Below is the data. Give it again, complete and exact.

*** Opening Raw data ***

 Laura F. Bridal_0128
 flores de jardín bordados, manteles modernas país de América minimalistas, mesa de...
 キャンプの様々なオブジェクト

*** Closing Raw data ***

### Answer space:
 Laura F. Bridal_0128
 flores de jardín bordados, manteles modernas país de América minimalistas, mesa de...
 キャンプの様々なオブジェクト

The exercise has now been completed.